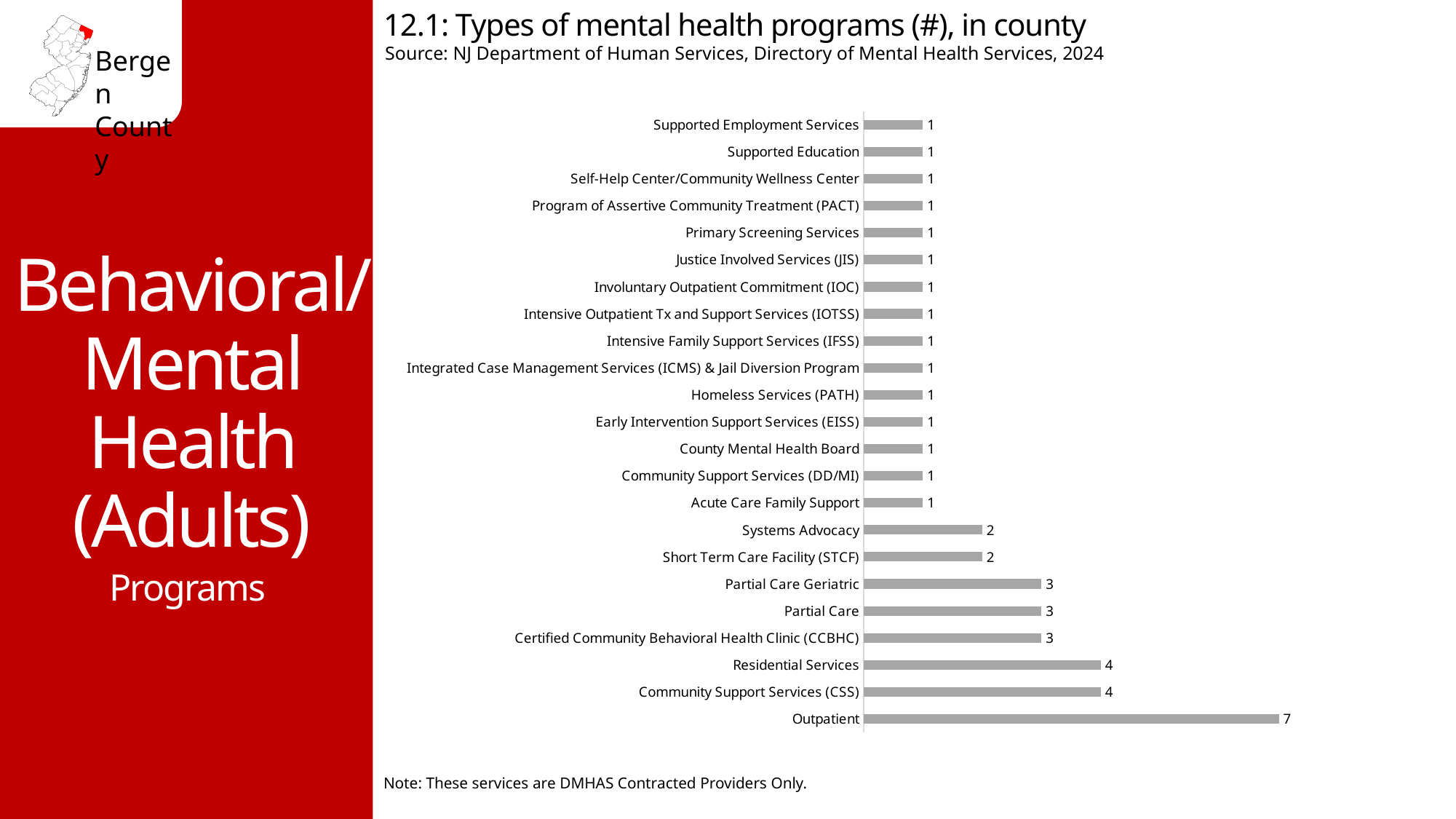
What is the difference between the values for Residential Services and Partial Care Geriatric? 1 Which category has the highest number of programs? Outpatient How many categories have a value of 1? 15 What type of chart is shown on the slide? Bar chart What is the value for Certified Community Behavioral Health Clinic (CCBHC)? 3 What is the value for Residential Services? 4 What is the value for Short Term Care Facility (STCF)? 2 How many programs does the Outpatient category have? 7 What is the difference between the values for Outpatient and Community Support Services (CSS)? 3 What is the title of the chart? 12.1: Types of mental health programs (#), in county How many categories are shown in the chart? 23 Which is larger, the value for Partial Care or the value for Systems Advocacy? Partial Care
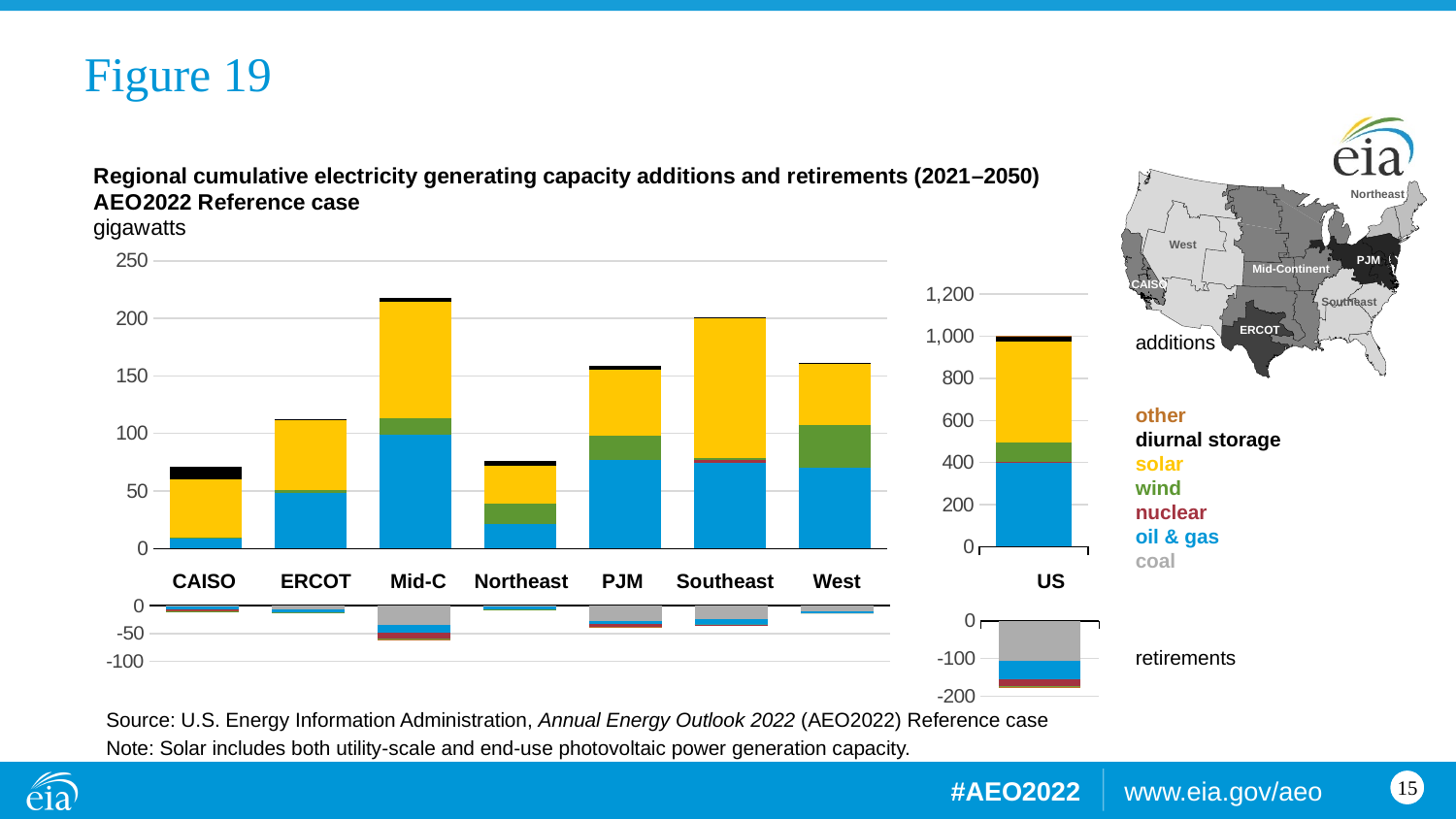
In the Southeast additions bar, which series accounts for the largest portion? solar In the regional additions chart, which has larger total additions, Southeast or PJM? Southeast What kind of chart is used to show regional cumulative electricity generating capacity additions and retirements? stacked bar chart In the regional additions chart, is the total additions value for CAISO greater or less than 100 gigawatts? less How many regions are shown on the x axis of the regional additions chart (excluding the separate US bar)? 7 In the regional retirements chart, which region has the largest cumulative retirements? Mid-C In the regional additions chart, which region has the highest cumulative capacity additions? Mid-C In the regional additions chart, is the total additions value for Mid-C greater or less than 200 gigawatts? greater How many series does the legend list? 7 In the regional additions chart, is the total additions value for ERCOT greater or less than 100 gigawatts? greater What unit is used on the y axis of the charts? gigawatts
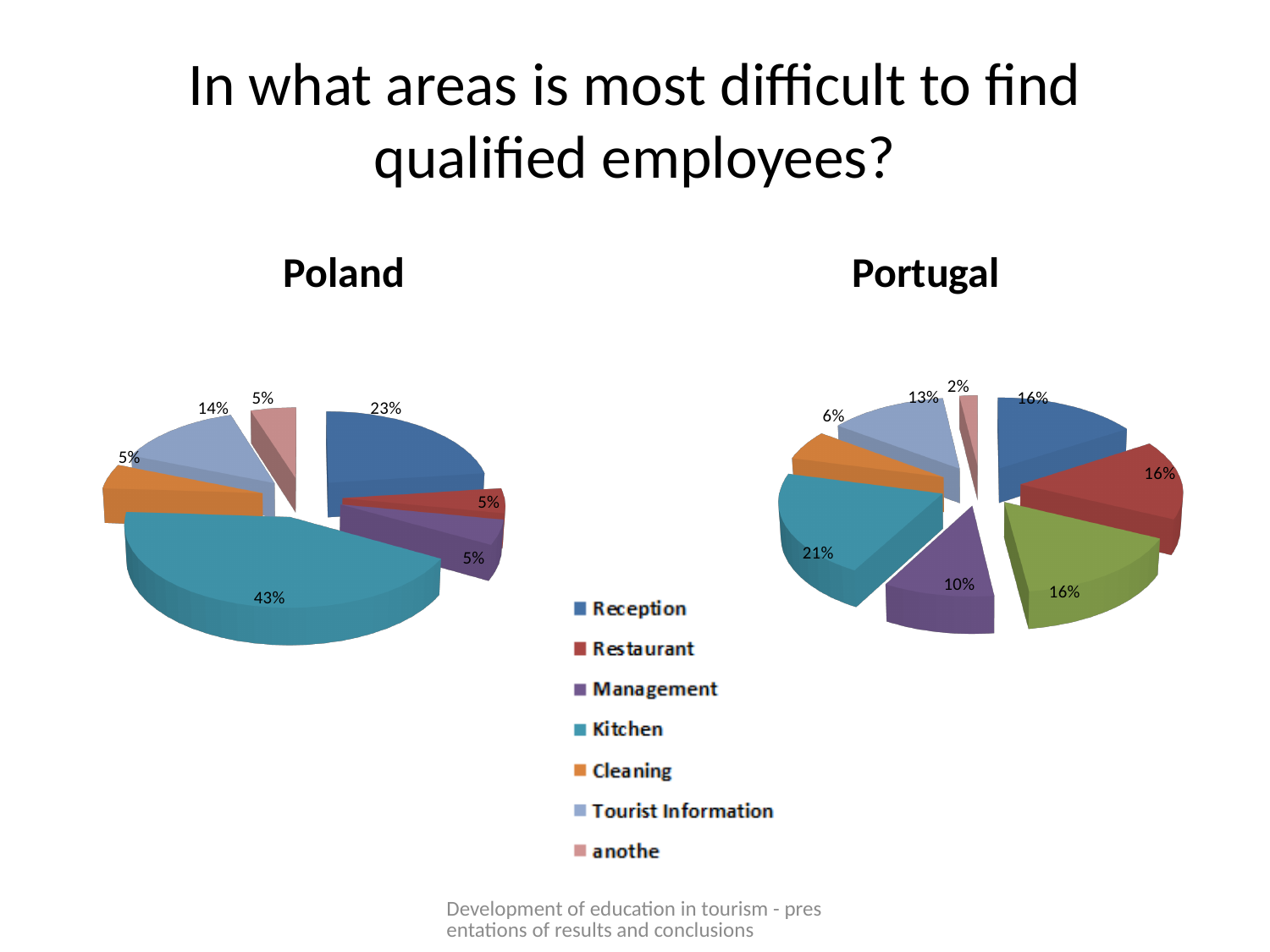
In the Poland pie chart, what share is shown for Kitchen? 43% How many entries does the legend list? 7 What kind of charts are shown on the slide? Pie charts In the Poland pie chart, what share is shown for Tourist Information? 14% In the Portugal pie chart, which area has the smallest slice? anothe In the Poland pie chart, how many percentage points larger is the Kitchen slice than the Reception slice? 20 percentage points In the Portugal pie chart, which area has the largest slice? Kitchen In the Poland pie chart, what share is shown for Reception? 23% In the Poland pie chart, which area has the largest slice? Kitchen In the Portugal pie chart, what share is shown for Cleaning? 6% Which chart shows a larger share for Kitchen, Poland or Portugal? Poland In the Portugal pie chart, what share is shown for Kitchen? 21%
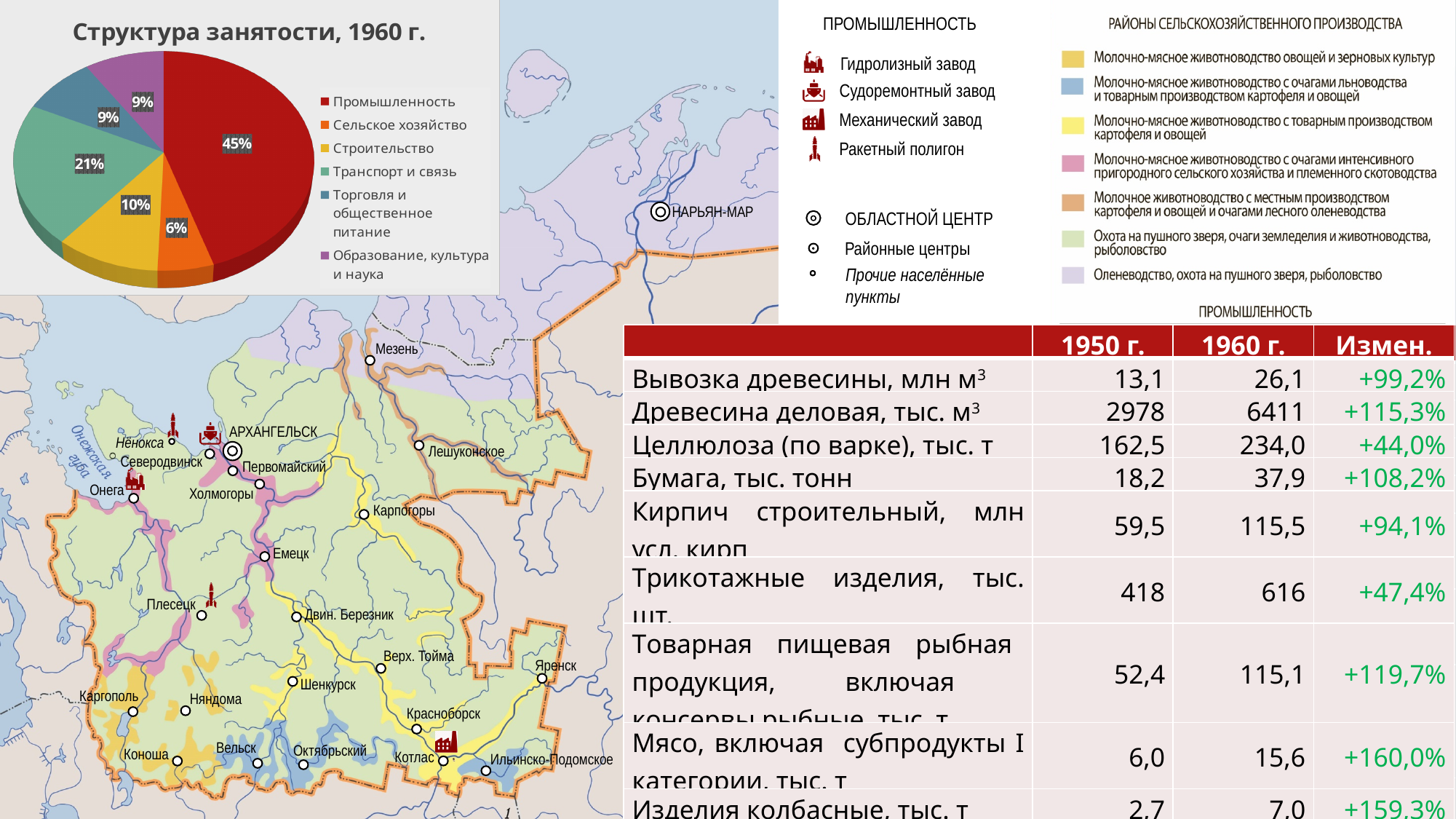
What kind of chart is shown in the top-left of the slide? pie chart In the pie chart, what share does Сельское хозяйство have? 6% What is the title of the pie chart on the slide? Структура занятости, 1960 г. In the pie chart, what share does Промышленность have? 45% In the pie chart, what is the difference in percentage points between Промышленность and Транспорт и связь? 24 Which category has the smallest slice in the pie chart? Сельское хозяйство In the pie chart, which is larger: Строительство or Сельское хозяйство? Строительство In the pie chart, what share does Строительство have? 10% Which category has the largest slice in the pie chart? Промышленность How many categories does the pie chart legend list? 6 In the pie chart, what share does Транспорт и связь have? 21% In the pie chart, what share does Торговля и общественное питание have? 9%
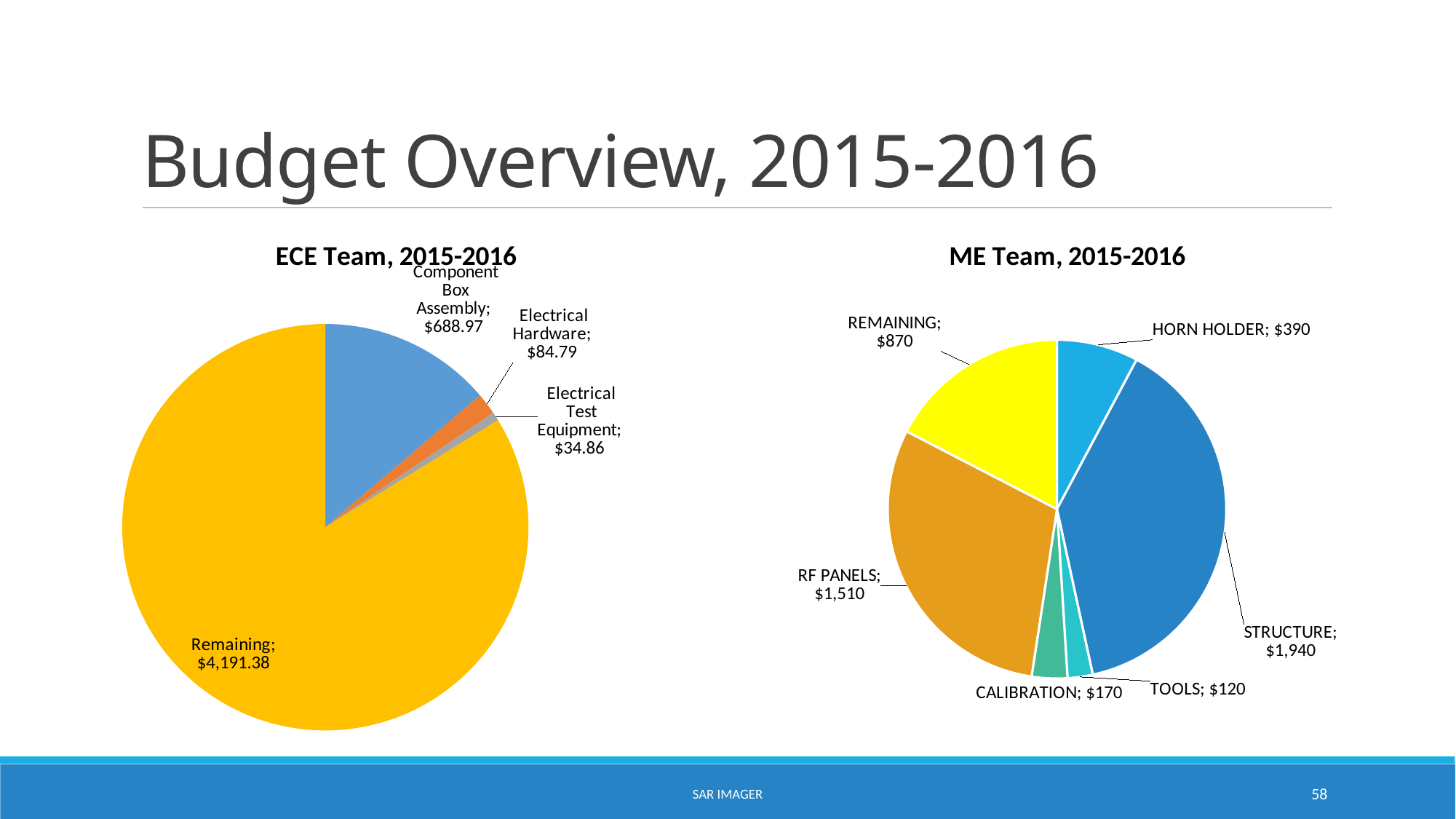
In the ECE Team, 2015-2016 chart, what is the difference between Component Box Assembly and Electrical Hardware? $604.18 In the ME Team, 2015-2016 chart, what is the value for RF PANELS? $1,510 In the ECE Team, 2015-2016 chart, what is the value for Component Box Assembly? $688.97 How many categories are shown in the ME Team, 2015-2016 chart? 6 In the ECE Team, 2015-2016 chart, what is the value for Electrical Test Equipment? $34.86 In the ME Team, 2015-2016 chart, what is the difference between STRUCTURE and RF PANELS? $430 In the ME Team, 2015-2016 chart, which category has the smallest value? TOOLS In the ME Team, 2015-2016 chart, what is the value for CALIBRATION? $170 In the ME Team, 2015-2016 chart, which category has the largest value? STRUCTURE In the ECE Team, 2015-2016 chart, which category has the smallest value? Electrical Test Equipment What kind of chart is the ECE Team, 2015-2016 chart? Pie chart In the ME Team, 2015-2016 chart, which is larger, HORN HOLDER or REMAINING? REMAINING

● TASK:
Gather every line of the items above that contains the word "programs". Case counts.

● EXERCISE RESULT:
What is the difference between the values for Residential Services and Partial Care Geriatric? 1 Which category has the highest number of programs? Outpatient How many categories have a value of 1? 15 What type of chart is shown on the slide? Bar chart What is the value for Certified Community Behavioral Health Clinic (CCBHC)? 3 What is the value for Residential Services? 4 What is the value for Short Term Care Facility (STCF)? 2 How many programs does the Outpatient category have? 7 What is the difference between the values for Outpatient and Community Support Services (CSS)? 3 What is the title of the chart? 12.1: Types of mental health programs (#), in county How many categories are shown in the chart? 23 Which is larger, the value for Partial Care or the value for Systems Advocacy? Partial Care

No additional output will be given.